● AIM OF THE TASK
Answer the following questions from the text below on cooking beans.
1. According to the text, what does choosing dried beans over canned beans save you over time?
2. For how long must legumes be submerged in water for the text's soaking instructions to apply?
3. Which anti-nutrient does the text name as one that soaking reduces?

● PASSAGE

Cooking a big batch of beans or lentils for the week helps you to effortlessly create healthy meals by adding fresh veggies, grains, meats, sauces, or whatever your heart desires. You can also add them to soups, stews, salads, dips like homemade hummus, and braises.

Skip the canned beans in favour of fresh, dried beans. This will save you money over time, and the results are fantastic with the Instant Pot. No more slaving over the stove top – these are done in short order for your enjoyment!


Should you soak your beans?

Soaking beans for instant pot pressure cooking

In each legume section, we cover the difference in cooking times between soaked and unsoaked legumes, which will sometimes make a big difference! For clarification, ALL soaking instructions imply that the legumes you plan to cook have been submerged in water for at least four hours. You don’t generally need to soak peas or lentils at all as they are quite small.

The main benefits of soaking beans beside a significantly shorter cooking time include the reduction of anti-nutrients such as phytic acid. These anti-nutrients can bind to the nutrients found in beans naturally, preventing our bodies from being able to fully absorb them. Moreover, the soaking process makes the legumes easier to digest. As you might know, beans can wreak some havoc on the belly and cause bloating/gas. Avoid this with a soak!


Quick release or natural pressure release?

● RECORDED INFORMATION
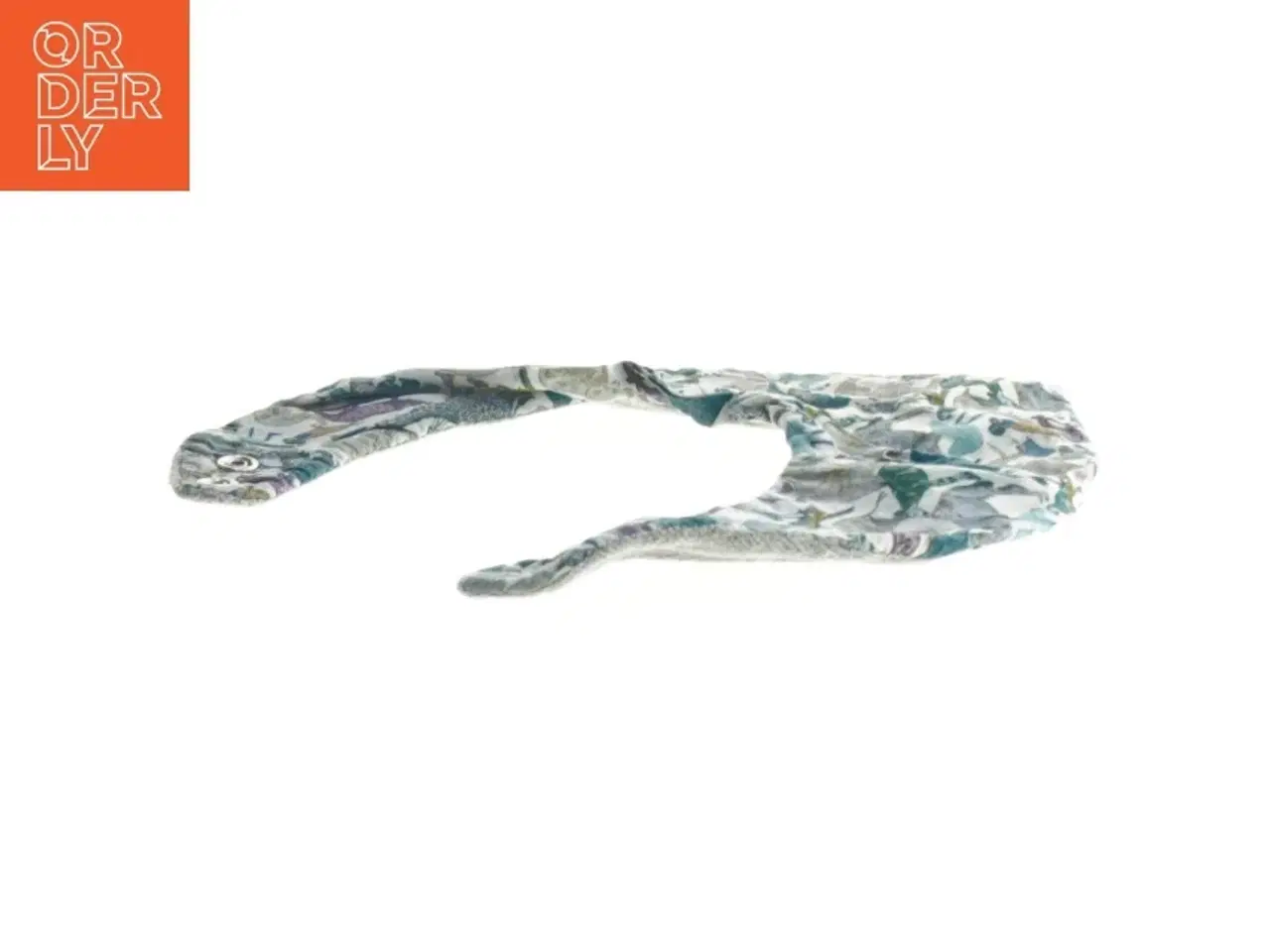 Billede 4 - Hagesmæk med dyremotiver fra Homeyness (str. 24 x 19 cm)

● SOLUTION FOR THIS TASK
1. Money.
2. At least four hours.
3. Phytic acid.